Critique : Lola

Pierre-Loup Docteur | 13 juin 2010
Pierre-Loup Docteur | 13 juin 2010

Brillante Mendoza sert toujours le même propos (un état des lieux de la société philippine, où les habitants sont dans une situation d'extrême pauvreté), avec une histoire simplifiée à l'extrême filmée dans un style proche du documentaire (caméra à l'épaule, plans séquences donnant une impression de temps réel et conservation des bruits ambiants de la ville, y compris des plus pénibles). Pourtant, il varie systématiquement les figures qu'il met en scène. Dans Kinatay, un étudiant en criminologie était embarqué dans une sordide affaire de viol et de meurtre. Dans Lola, ce sont deux grand-mères (lola en philippin) qui remueront ciel et terre par amour pour leur petit-fils. Lola Sepa cherche de l'argent pour offrir des funérailles décentes à son petit-fils, poignardé. Lola Puring, la grand-mère du meurtrier, met quant à elle tout en œuvre pour le sortir de prison.

Brillante Mendoza s'intéresse alternativement à ces deux femmes se débattant en plein cœur de Manille. Ce n'est pas temps la confrontation inévitable des lolas qui motive le cinéaste, préférant prendre son temps pour décrire leur courage et leur pugnacité. Lorsqu'elles marchandent leur télévision contre quelques billets, dès qu'elles font des heures de voyage pour sortir de la ville ou quand elles luttent contre la pluie et le vent pour allumer une bougie, les deux grands-mères sont terriblement attachantes. Leur rencontre, repoussée à la fin du film, est d'ailleurs très touchante car mise en scène avec beaucoup de retenue et de justesse. Les deux grands-mères y apparaissent comme deux personnages dont la sérénité en de telles circonstances est admirable.

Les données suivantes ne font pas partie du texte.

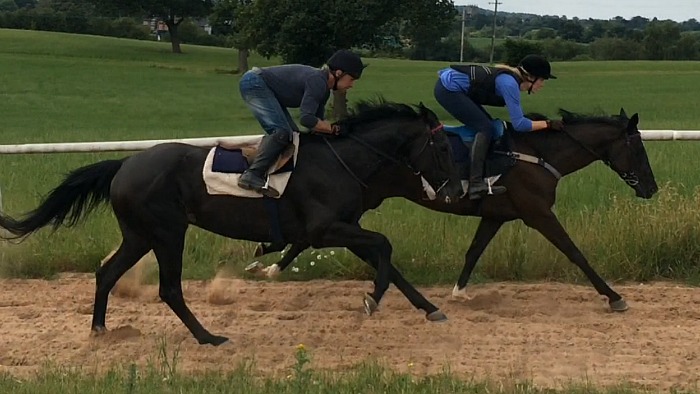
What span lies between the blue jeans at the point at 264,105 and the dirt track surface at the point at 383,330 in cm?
140

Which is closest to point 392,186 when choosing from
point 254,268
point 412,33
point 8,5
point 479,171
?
point 479,171

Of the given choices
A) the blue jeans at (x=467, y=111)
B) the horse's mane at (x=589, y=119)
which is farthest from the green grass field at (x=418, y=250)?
the blue jeans at (x=467, y=111)

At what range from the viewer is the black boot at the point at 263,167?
18.8 ft

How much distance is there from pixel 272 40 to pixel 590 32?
267 ft

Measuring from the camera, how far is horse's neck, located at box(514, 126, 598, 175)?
687 centimetres

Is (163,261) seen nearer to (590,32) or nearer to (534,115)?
(534,115)

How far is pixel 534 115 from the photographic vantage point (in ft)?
22.9

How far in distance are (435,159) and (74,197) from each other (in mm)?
2536

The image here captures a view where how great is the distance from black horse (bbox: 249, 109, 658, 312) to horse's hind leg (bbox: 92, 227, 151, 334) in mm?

Alors que Kinatay mettait mal à l'aise en nous plongeant dans une ambiance sordide, Lola apparaît comme un film plus calme dans lequel les personnages ont gagné en humanité. Ces portraits croisés émeuvent et Brillante Mendoza confère une certaine poésie à des situations révélant une extrême précarité : il n'y a qu'à voir la scène d'ouverture avec la bougie ou les plans sur les habitations sur l'eau éclairées la nuit pour s'en convaincre. Lola est ainsi un beau film, assez optimiste même s'il dépeint sans concession les failles des institutions et le quotidien difficile de petites gens délaissées.